Tutorial

In this tutorial, we will use a sample of server logs from the NASA (1995), and show how we can use Hive, Spark and Flamy to build a small ETL pipeline.

Part 0. Starting the demo

First, download and install flamy as explained here, and make sure FLAMY_HOME is correctly set.

export FLAMY_HOME=<path/to/flamy/installation/dir>

Once ready, checkout the flamy_demo git repository:

git clone git@github.com:flaminem/flamy_demo.git
cd flamy_demo

start the demo:

./demo.sh

and type your first flamy command:

show tables

You should obtain the following result:

Once you are ready, we will start running some offline commands (no Hive cluster required).

Part 1. Local commands

Folder architecture

First, let us have a look at what this repository contains: We see a conf/ folder containing the configuration file for flamy, a data/ folder that contains sample data, and most importantly a model/ folder that contains your first Hive project using flamy.
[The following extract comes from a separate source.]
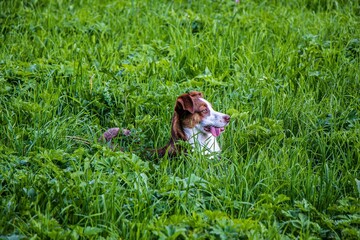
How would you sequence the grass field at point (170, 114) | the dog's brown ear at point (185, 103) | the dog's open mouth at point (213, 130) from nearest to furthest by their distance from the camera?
the grass field at point (170, 114)
the dog's brown ear at point (185, 103)
the dog's open mouth at point (213, 130)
If you take a look at the conf, you see that flamy is configured via the conf/flamy.properties file, in which the configuration line flamy.model.dir.paths = model indicates to flamy where the model folder is located.

$ tree conf
conf
├── flamy.properties
└── log4j2.properties

As you can see, the model/ follows the architecture pattern used by Hive to store data on hdfs: model/schema_name.db/table_name/...

$ tree model
model
├── model_PRESETS.hql
├── nasa
│   ├── facts.db
│   │   └── http_status
│   │       └── CREATE.hql
│   ├── nasa_access.db
│   │   ├── daily_logs
│   │   │   ├── CREATE.hql
│   │   │   └── POPULATE.hql
│   │   ├── daily_url_error_rates
│   │   │   ├── CREATE.hql
│   │   │   └── POPULATE.hql
│   │   ├── daily_urls
│   │   │   ├── CREATE.hql
│   │   │   └── POPULATE.hql
│   │   └── daily_urls_with_error
│   │       ├── CREATE.hql
│   │       └── POPULATE.hql
│   └── nasa_access_import.db
│       ├── daily_logs
│       │   ├── CREATE.hql
│       │   └── POPULATE.hql
│       └── raw_data
│           └── CREATE.hql
└── VARIABLES.properties

Each folder contains one or two .hql files called CREATE.hql and POPULATE.hql. If you open them, you will see that the CREATEs contain the definition of each table (CREATE TABLE …) and the POPULATEs contain INSERT statements to populate the tables with data.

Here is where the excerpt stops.